- _DOCUMENT SECTION_:
Diagnostics of Ar/N2 mixture plasma with detailed electron-impact argon fine-structure excitation cross sections

A collisional-radiative model is developed for the Ar/N-2 mixture plasma using reliable fully relativistic electron impact excitation cross sections of argon. We consider several fine structure transitions of argon and their corresponding cross sections used in the model have been obtained using fully relativistic distorted wave (RDW) theory. Processes, which account for the coupling of argon with nitrogen molecules, have been further added in the model. The applicability of the model with the RDW cross sections is tested by coupling it to the recent available spectroscopic measurements for a low pressure electron beam generated Ar/N-2 plasma. The plasma parameters viz. electron density (n(e)) and electron temperature (T-e) are evaluated by optimizing the model simulated intensities with the eight emission lines (out of 3p(5)4p (2p(i)) -> 3p(5)4s (1s(i)) transitions) observed through the measurements. We find from our study that as the concentration of N-2 increases in the Ar/N-2 mixture from 0 to 10%, our extracted electron density varies from 2.3 x 10(11) to 2.8 x 10(11) cm(-3) and the electron temperature decreases from 1.0 to 0.43 eV which are in good agreement with the available probe measurement. Using present collisional radiative model, the individual contributions from the ground and 1s(i) states to the radiating states are also evaluated as a function of N-2 concentrations.

- _REQUIRED ACTION_: Transcribe the complete abstract on Ar/N2 mixture plasma diagnostics word for word.

Data excerpts:
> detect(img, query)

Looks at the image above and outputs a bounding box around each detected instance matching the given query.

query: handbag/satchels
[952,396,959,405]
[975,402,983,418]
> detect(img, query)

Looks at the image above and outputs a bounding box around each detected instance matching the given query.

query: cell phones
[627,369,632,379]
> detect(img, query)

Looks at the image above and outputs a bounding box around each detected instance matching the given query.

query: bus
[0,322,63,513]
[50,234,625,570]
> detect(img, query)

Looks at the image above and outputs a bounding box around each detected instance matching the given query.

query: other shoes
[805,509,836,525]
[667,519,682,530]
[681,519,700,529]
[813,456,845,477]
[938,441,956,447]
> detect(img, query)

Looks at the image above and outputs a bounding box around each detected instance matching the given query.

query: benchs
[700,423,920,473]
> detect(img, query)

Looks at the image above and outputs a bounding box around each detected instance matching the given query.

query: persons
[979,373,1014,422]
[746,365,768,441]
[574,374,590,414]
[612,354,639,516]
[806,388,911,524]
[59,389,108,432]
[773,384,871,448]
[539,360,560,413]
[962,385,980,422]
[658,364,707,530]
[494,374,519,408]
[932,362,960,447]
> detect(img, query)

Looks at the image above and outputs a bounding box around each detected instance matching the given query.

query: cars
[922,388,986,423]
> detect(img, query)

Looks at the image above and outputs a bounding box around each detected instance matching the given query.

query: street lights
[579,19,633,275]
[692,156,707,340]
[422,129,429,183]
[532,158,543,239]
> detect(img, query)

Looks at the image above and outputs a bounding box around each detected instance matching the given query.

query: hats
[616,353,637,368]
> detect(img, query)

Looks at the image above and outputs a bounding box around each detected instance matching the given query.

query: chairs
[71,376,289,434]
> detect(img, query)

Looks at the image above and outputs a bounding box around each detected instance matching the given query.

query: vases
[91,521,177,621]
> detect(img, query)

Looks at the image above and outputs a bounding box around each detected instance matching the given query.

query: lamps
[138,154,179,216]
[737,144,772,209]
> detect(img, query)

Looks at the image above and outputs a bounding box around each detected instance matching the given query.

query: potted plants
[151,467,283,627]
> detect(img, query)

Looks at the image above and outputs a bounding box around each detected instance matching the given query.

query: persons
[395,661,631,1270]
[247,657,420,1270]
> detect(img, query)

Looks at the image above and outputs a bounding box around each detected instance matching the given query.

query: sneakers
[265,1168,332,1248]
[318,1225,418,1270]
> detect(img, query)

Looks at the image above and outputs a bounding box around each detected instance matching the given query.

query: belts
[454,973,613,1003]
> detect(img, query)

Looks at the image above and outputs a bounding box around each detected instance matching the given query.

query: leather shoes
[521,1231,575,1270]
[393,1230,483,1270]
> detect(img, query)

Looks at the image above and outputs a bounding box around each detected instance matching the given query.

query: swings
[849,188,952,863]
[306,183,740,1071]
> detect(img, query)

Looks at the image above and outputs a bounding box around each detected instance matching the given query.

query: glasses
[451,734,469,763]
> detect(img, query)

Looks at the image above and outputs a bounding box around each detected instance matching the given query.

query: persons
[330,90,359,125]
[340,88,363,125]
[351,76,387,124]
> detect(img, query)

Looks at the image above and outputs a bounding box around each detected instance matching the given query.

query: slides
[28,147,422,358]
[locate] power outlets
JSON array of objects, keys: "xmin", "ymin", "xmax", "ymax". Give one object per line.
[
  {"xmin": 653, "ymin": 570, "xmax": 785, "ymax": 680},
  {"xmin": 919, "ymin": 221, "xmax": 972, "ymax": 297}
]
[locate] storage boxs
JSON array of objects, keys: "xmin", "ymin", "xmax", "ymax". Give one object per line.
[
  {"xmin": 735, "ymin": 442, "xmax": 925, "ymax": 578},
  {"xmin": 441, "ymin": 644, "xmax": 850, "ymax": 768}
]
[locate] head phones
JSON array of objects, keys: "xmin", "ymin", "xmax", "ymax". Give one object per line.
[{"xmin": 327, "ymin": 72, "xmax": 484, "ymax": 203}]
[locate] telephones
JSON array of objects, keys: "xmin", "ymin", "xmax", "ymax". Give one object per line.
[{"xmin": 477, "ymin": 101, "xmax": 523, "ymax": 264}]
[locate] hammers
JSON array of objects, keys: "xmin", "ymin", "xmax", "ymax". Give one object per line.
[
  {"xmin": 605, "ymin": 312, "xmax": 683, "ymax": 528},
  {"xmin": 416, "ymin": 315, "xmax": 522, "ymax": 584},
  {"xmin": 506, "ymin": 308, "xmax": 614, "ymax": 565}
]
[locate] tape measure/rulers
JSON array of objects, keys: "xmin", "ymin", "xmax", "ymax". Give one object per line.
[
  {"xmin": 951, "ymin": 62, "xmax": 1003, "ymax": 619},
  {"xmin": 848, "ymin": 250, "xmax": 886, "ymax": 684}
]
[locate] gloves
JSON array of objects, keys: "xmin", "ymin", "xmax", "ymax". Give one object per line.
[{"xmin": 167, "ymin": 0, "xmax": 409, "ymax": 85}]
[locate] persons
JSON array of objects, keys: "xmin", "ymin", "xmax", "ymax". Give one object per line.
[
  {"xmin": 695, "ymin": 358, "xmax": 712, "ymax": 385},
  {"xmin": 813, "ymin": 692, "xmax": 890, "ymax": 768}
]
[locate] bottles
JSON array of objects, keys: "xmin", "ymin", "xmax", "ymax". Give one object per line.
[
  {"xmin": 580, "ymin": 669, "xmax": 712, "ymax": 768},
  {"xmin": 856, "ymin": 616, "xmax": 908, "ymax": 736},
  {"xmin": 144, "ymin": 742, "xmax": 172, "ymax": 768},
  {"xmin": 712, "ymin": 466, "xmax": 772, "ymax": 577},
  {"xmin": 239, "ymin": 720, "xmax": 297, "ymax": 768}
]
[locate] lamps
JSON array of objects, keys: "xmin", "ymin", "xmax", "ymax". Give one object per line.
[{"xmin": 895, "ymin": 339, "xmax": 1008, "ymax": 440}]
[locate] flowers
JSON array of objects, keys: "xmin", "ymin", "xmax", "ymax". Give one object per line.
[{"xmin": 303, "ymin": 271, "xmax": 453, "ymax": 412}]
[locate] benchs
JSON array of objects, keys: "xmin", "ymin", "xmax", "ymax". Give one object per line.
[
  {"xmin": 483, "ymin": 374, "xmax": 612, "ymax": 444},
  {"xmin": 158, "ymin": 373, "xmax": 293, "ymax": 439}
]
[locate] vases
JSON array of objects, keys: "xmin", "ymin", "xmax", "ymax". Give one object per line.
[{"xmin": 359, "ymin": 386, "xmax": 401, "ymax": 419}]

- _RESPONSE TO THE EXERCISE_:
Diagnostics of Ar/N2 mixture plasma with detailed electron-impact argon fine-structure excitation cross sections

A collisional-radiative model is developed for the Ar/N-2 mixture plasma using reliable fully relativistic electron impact excitation cross sections of argon. We consider several fine structure transitions of argon and their corresponding cross sections used in the model have been obtained using fully relativistic distorted wave (RDW) theory. Processes, which account for the coupling of argon with nitrogen molecules, have been further added in the model. The applicability of the model with the RDW cross sections is tested by coupling it to the recent available spectroscopic measurements for a low pressure electron beam generated Ar/N-2 plasma. The plasma parameters viz. electron density (n(e)) and electron temperature (T-e) are evaluated by optimizing the model simulated intensities with the eight emission lines (out of 3p(5)4p (2p(i)) -> 3p(5)4s (1s(i)) transitions) observed through the measurements. We find from our study that as the concentration of N-2 increases in the Ar/N-2 mixture from 0 to 10%, our extracted electron density varies from 2.3 x 10(11) to 2.8 x 10(11) cm(-3) and the electron temperature decreases from 1.0 to 0.43 eV which are in good agreement with the available probe measurement. Using present collisional radiative model, the individual contributions from the ground and 1s(i) states to the radiating states are also evaluated as a function of N-2 concentrations.